══ Task material
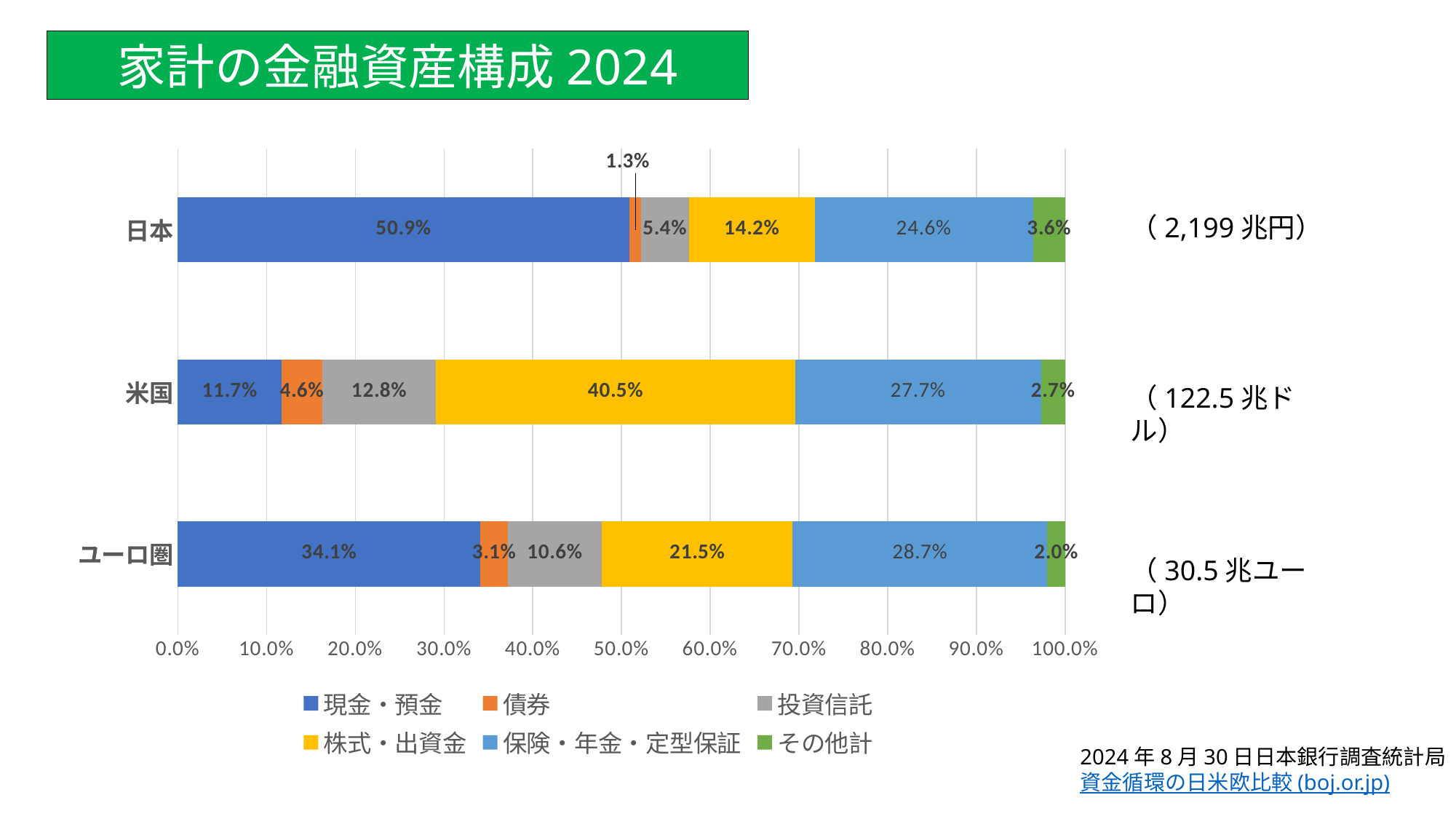
What is the title of the slide? 家計の金融資産構成 2024 How many regions are shown on the chart? 3 What share of household financial assets in 日本 is 現金・預金? 50.9% What kind of chart is shown on the slide? Stacked bar chart How many series does the legend list? 6 Which region has the lowest 株式・出資金 share? 日本 What is the 債券 share for 日本? 1.3% How much larger is the 株式・出資金 share in 米国 than in 日本? 26.3% What share of household financial assets in ユーロ圏 is 保険・年金・定型保証? 28.7% Which region has the highest 現金・預金 share? 日本 Which is larger: the 投資信託 share in 米国 or in ユーロ圏? 米国 What share of household financial assets in 米国 is 株式・出資金? 40.5%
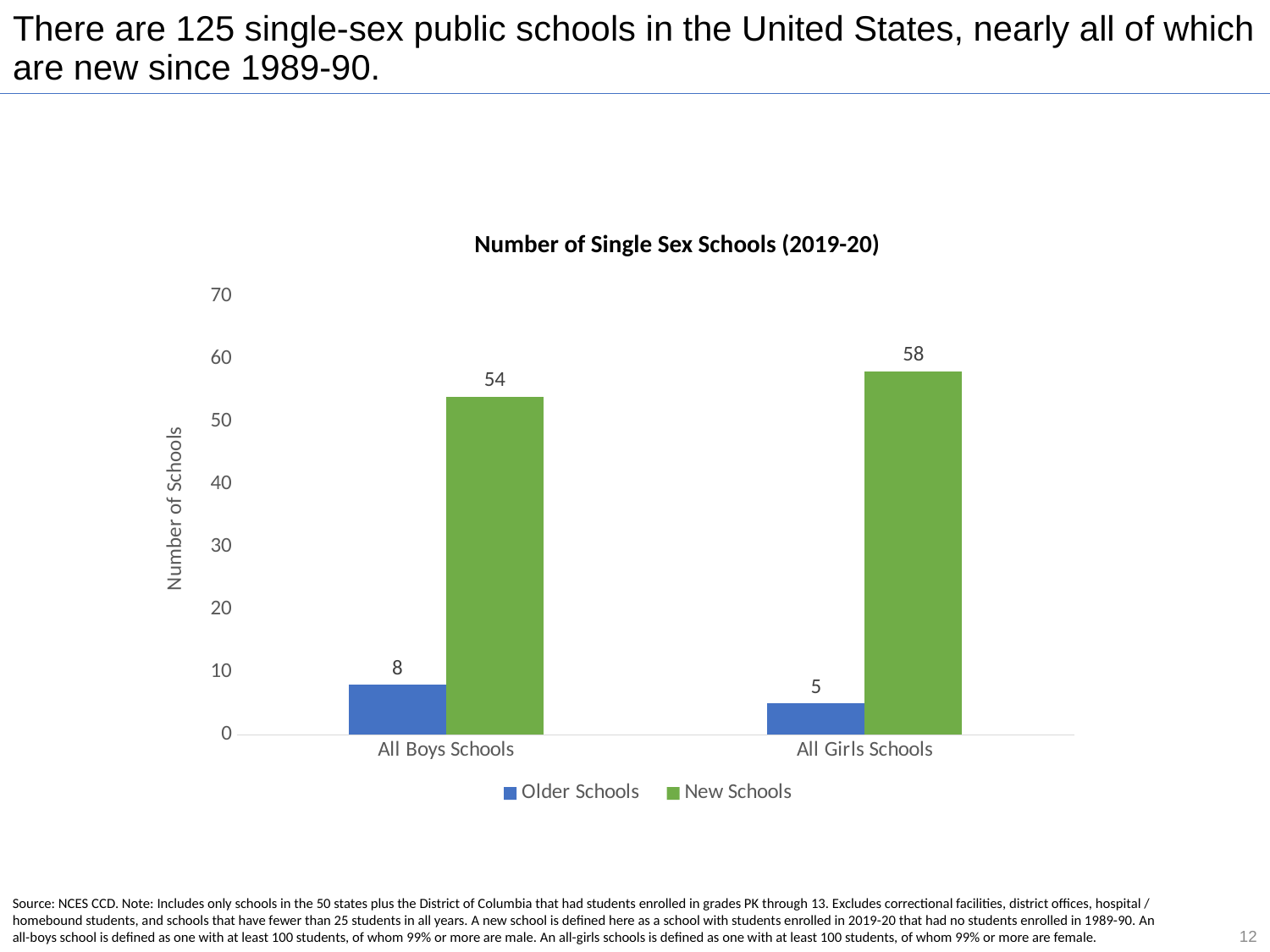
What is the number of Older Schools for All Girls Schools? 5 Which category has the highest value for New Schools? All Girls Schools What is the number of Older Schools for All Boys Schools? 8 How many categories are shown on the x axis? 2 What is the number of New Schools for All Boys Schools? 54 What is the title of the chart? Number of Single Sex Schools (2019-20) How many series does the legend list? 2 What is the number of New Schools for All Girls Schools? 58 Which category has the lowest value for Older Schools? All Girls Schools What kind of chart is shown on the slide? Bar chart What is the difference between New Schools and Older Schools for All Boys Schools? 46 Which is larger: Older Schools for All Boys Schools or Older Schools for All Girls Schools? All Boys Schools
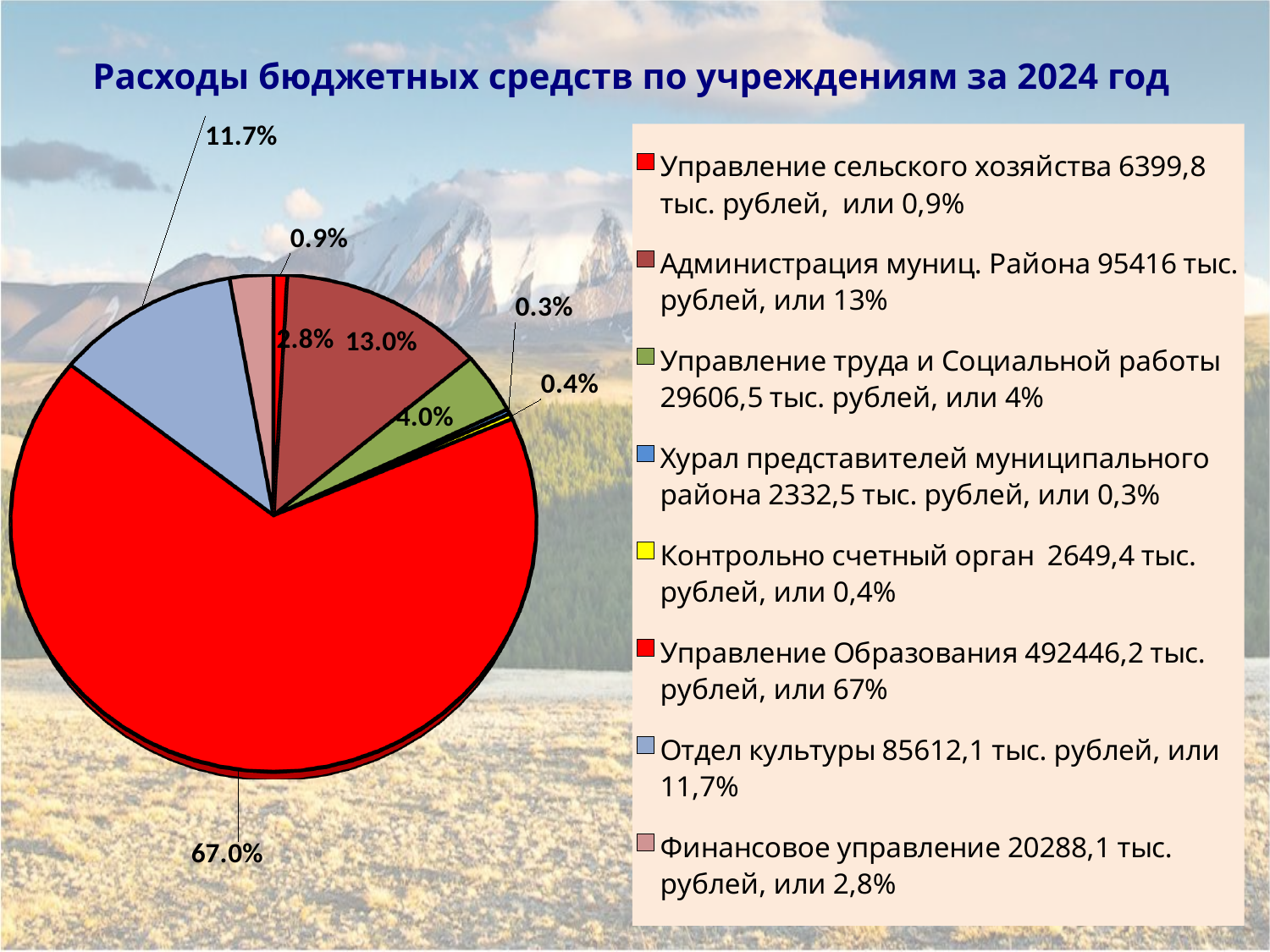
What share of budget expenditures does Отдел культуры account for? 11.7% What colour represents Контрольно счетный орган in the pie chart? Yellow What kind of chart is shown on the slide? Pie chart Which has the larger share: Управление труда и Социальной работы or Финансовое управление? Управление труда и Социальной работы What share of budget expenditures does Управление сельского хозяйства account for? 0.9% Which institution has the largest share of budget expenditures in the pie chart? Управление Образования What share of budget expenditures does Администрация муниц. Района account for? 13.0% According to the legend, how much did Управление Образования spend in thousand rubles? 492446,2 тыс. рублей By how many percentage points does the share of Управление Образования exceed the share of Администрация муниц. Района? 54.0 percentage points What is the title of the chart? Расходы бюджетных средств по учреждениям за 2024 год How many slices does the pie chart have? 8 Which institution has the smallest share of budget expenditures in the pie chart? Хурал представителей муниципального района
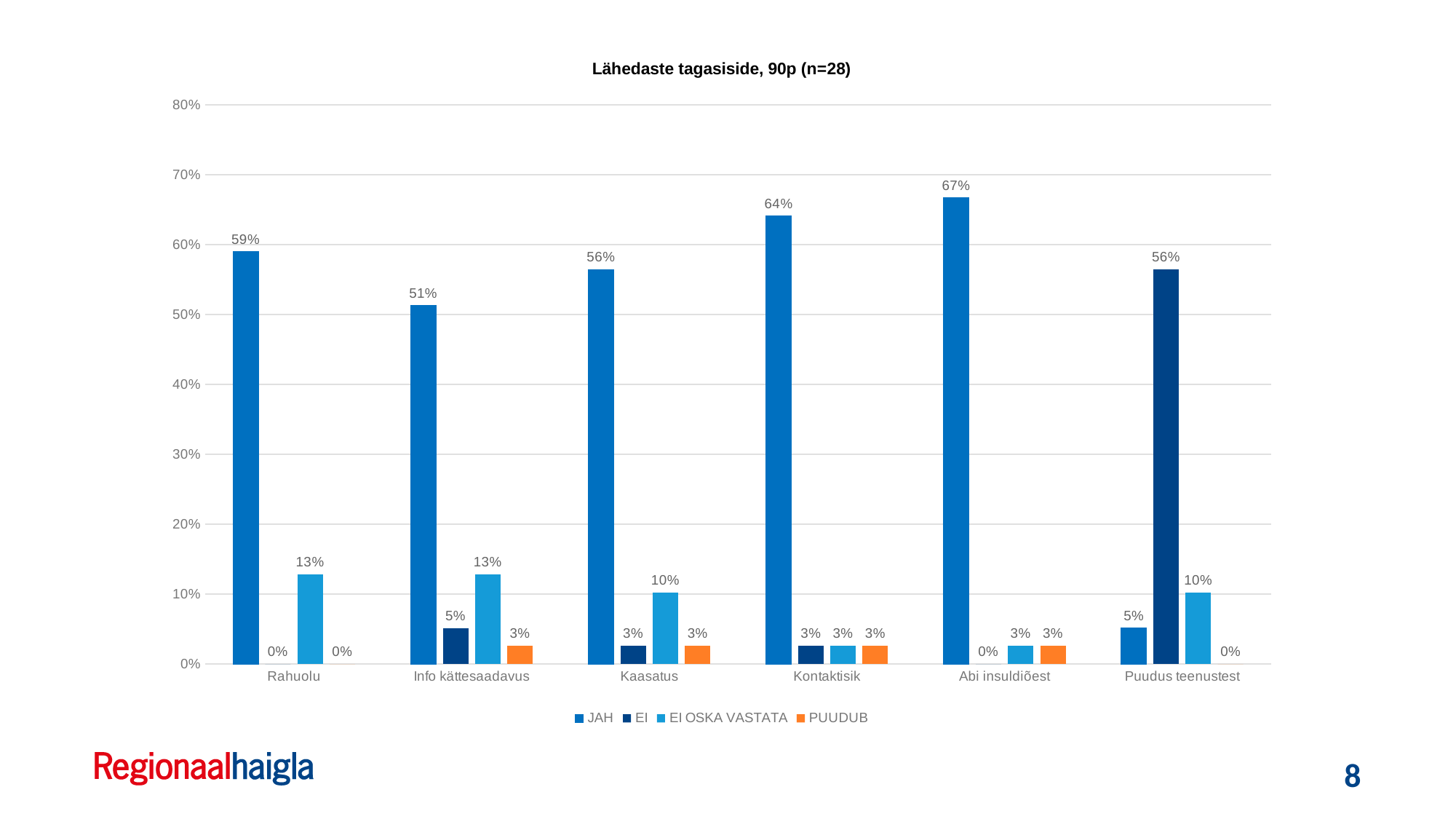
What is the title of the chart? Lähedaste tagasiside, 90p (n=28) What is the difference between the JAH values for Abi insuldiõest and Info kättesaadavus? 16% What kind of chart is shown on the slide? bar chart How many series does the legend list? 4 How many categories are shown on the x axis? 6 What is the JAH value for Kontaktisik? 64% What is the EI OSKA VASTATA value for Info kättesaadavus? 13% Which category has the lowest JAH value? Puudus teenustest Which is larger: the JAH value for Rahuolu or the JAH value for Kaasatus? Rahuolu Which category has the highest JAH value? Abi insuldiõest Is the JAH value for Kontaktisik greater or less than 60%? greater What is the EI value for Puudus teenustest? 56%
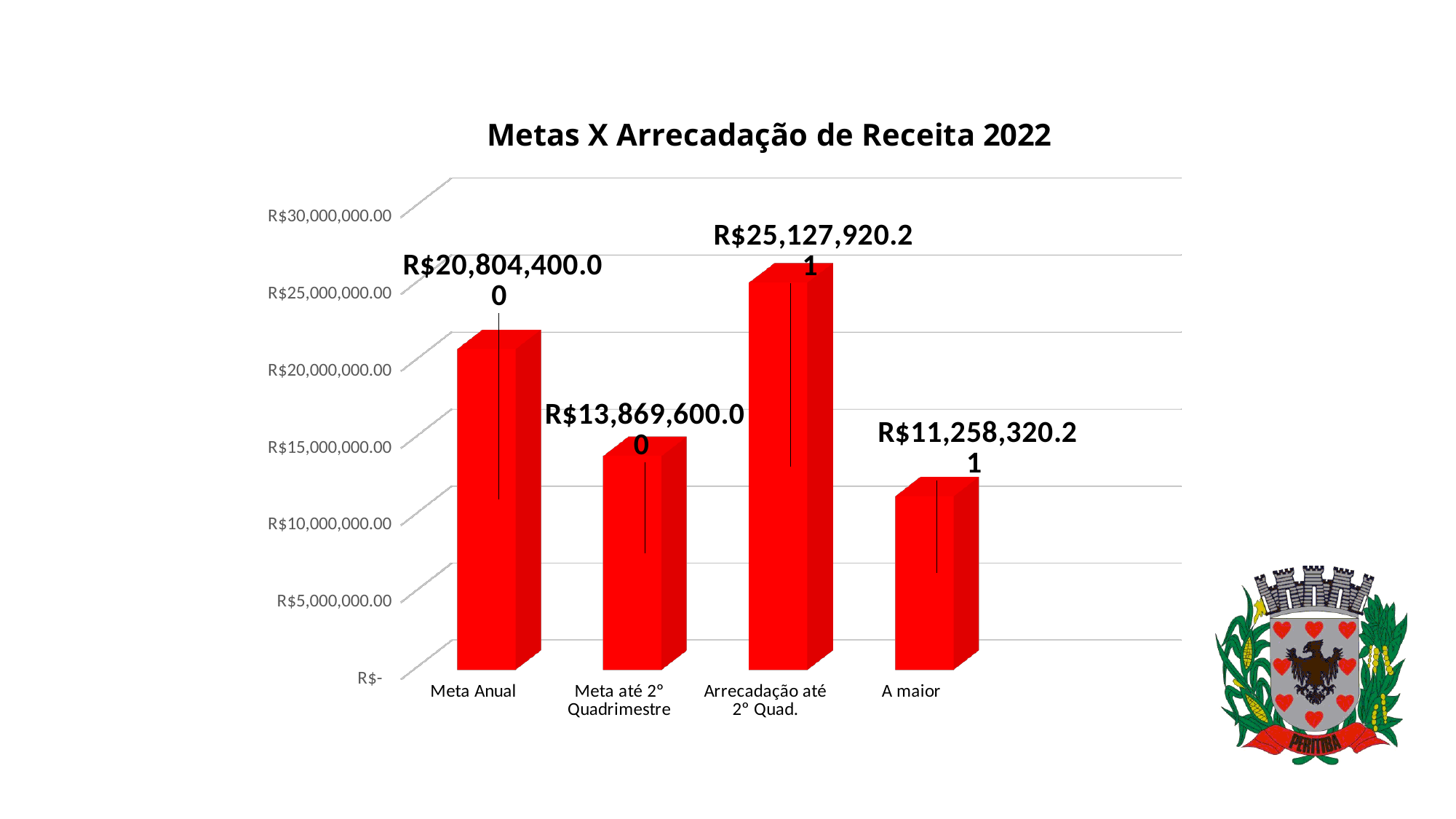
How many categories are shown on the chart? 4 Which category has the highest value? Arrecadação até 2° Quad. Which category has the lowest value? A maior What is the value for A maior? R$11,258,320.21 What is the title of the chart? Metas X Arrecadação de Receita 2022 Is the value for A maior greater or less than R$15,000,000.00? less Which is larger, Meta Anual or Arrecadação até 2° Quad.? Arrecadação até 2° Quad. What is the value for Meta até 2° Quadrimestre? R$13,869,600.00 What is the difference between Arrecadação até 2° Quad. and Meta até 2° Quadrimestre? R$11,258,320.21 What is the value for Arrecadação até 2° Quad.? R$25,127,920.21 What is the value for Meta Anual? R$20,804,400.00 What is the difference between Meta Anual and Meta até 2° Quadrimestre? R$6,934,800.00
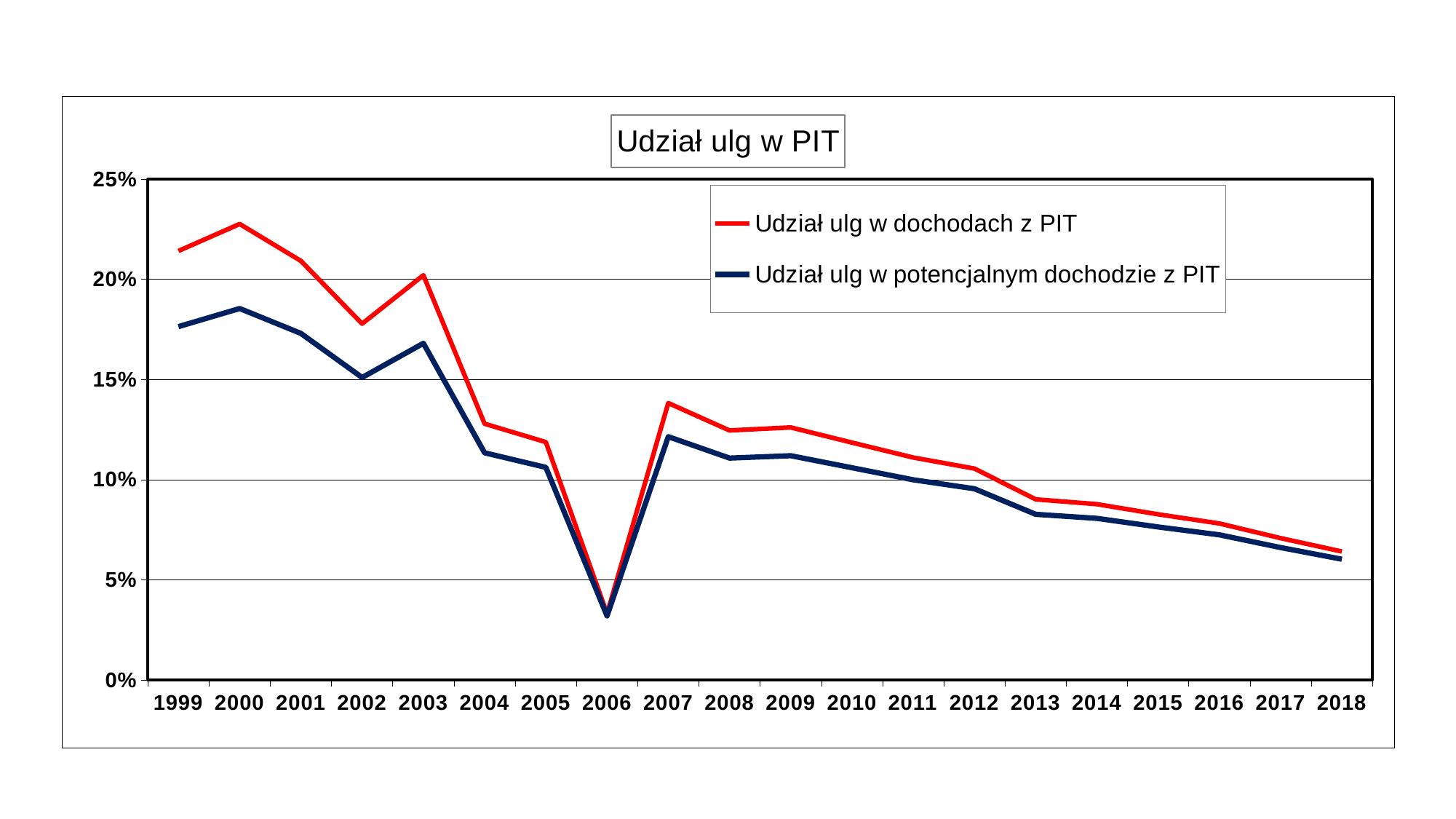
Is the value for 'Udział ulg w dochodach z PIT' in 2006 greater or less than 5%? less Which colour is used for the series 'Udział ulg w potencjalnym dochodzie z PIT'? dark blue Is the value for 'Udział ulg w dochodach z PIT' in 2002 greater or less than 15%? greater What kind of chart is shown on the slide? line chart Is the value for 'Udział ulg w potencjalnym dochodzie z PIT' in 2013 greater or less than 10%? less How many years are plotted along the x axis? 20 What is the title of the chart? Udział ulg w PIT In which year does the series 'Udział ulg w potencjalnym dochodzie z PIT' reach its lowest value? 2006 How many series does the legend list? 2 In which year does the series 'Udział ulg w dochodach z PIT' reach its highest value? 2000 Overall, do the values of 'Udział ulg w dochodach z PIT' rise or fall from 1999 to 2018? fall In 2003, which series has the larger value: 'Udział ulg w dochodach z PIT' or 'Udział ulg w potencjalnym dochodzie z PIT'? Udział ulg w dochodach z PIT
════
Task prompt ▸
Copy the entire listing above word for word, omitting the pictures.

Result of this task ▸
What is the title of the slide? 家計の金融資産構成 2024 How many regions are shown on the chart? 3 What share of household financial assets in 日本 is 現金・預金? 50.9% What kind of chart is shown on the slide? Stacked bar chart How many series does the legend list? 6 Which region has the lowest 株式・出資金 share? 日本 What is the 債券 share for 日本? 1.3% How much larger is the 株式・出資金 share in 米国 than in 日本? 26.3% What share of household financial assets in ユーロ圏 is 保険・年金・定型保証? 28.7% Which region has the highest 現金・預金 share? 日本 Which is larger: the 投資信託 share in 米国 or in ユーロ圏? 米国 What share of household financial assets in 米国 is 株式・出資金? 40.5%
What is the number of Older Schools for All Girls Schools? 5 Which category has the highest value for New Schools? All Girls Schools What is the number of Older Schools for All Boys Schools? 8 How many categories are shown on the x axis? 2 What is the number of New Schools for All Boys Schools? 54 What is the title of the chart? Number of Single Sex Schools (2019-20) How many series does the legend list? 2 What is the number of New Schools for All Girls Schools? 58 Which category has the lowest value for Older Schools? All Girls Schools What kind of chart is shown on the slide? Bar chart What is the difference between New Schools and Older Schools for All Boys Schools? 46 Which is larger: Older Schools for All Boys Schools or Older Schools for All Girls Schools? All Boys Schools
What share of budget expenditures does Отдел культуры account for? 11.7% What colour represents Контрольно счетный орган in the pie chart? Yellow What kind of chart is shown on the slide? Pie chart Which has the larger share: Управление труда и Социальной работы or Финансовое управление? Управление труда и Социальной работы What share of budget expenditures does Управление сельского хозяйства account for? 0.9% Which institution has the largest share of budget expenditures in the pie chart? Управление Образования What share of budget expenditures does Администрация муниц. Района account for? 13.0% According to the legend, how much did Управление Образования spend in thousand rubles? 492446,2 тыс. рублей By how many percentage points does the share of Управление Образования exceed the share of Администрация муниц. Района? 54.0 percentage points What is the title of the chart? Расходы бюджетных средств по учреждениям за 2024 год How many slices does the pie chart have? 8 Which institution has the smallest share of budget expenditures in the pie chart? Хурал представителей муниципального района
What is the title of the chart? Lähedaste tagasiside, 90p (n=28) What is the difference between the JAH values for Abi insuldiõest and Info kättesaadavus? 16% What kind of chart is shown on the slide? bar chart How many series does the legend list? 4 How many categories are shown on the x axis? 6 What is the JAH value for Kontaktisik? 64% What is the EI OSKA VASTATA value for Info kättesaadavus? 13% Which category has the lowest JAH value? Puudus teenustest Which is larger: the JAH value for Rahuolu or the JAH value for Kaasatus? Rahuolu Which category has the highest JAH value? Abi insuldiõest Is the JAH value for Kontaktisik greater or less than 60%? greater What is the EI value for Puudus teenustest? 56%
How many categories are shown on the chart? 4 Which category has the highest value? Arrecadação até 2° Quad. Which category has the lowest value? A maior What is the value for A maior? R$11,258,320.21 What is the title of the chart? Metas X Arrecadação de Receita 2022 Is the value for A maior greater or less than R$15,000,000.00? less Which is larger, Meta Anual or Arrecadação até 2° Quad.? Arrecadação até 2° Quad. What is the value for Meta até 2° Quadrimestre? R$13,869,600.00 What is the difference between Arrecadação até 2° Quad. and Meta até 2° Quadrimestre? R$11,258,320.21 What is the value for Arrecadação até 2° Quad.? R$25,127,920.21 What is the value for Meta Anual? R$20,804,400.00 What is the difference between Meta Anual and Meta até 2° Quadrimestre? R$6,934,800.00
Is the value for 'Udział ulg w dochodach z PIT' in 2006 greater or less than 5%? less Which colour is used for the series 'Udział ulg w potencjalnym dochodzie z PIT'? dark blue Is the value for 'Udział ulg w dochodach z PIT' in 2002 greater or less than 15%? greater What kind of chart is shown on the slide? line chart Is the value for 'Udział ulg w potencjalnym dochodzie z PIT' in 2013 greater or less than 10%? less How many years are plotted along the x axis? 20 What is the title of the chart? Udział ulg w PIT In which year does the series 'Udział ulg w potencjalnym dochodzie z PIT' reach its lowest value? 2006 How many series does the legend list? 2 In which year does the series 'Udział ulg w dochodach z PIT' reach its highest value? 2000 Overall, do the values of 'Udział ulg w dochodach z PIT' rise or fall from 1999 to 2018? fall In 2003, which series has the larger value: 'Udział ulg w dochodach z PIT' or 'Udział ulg w potencjalnym dochodzie z PIT'? Udział ulg w dochodach z PIT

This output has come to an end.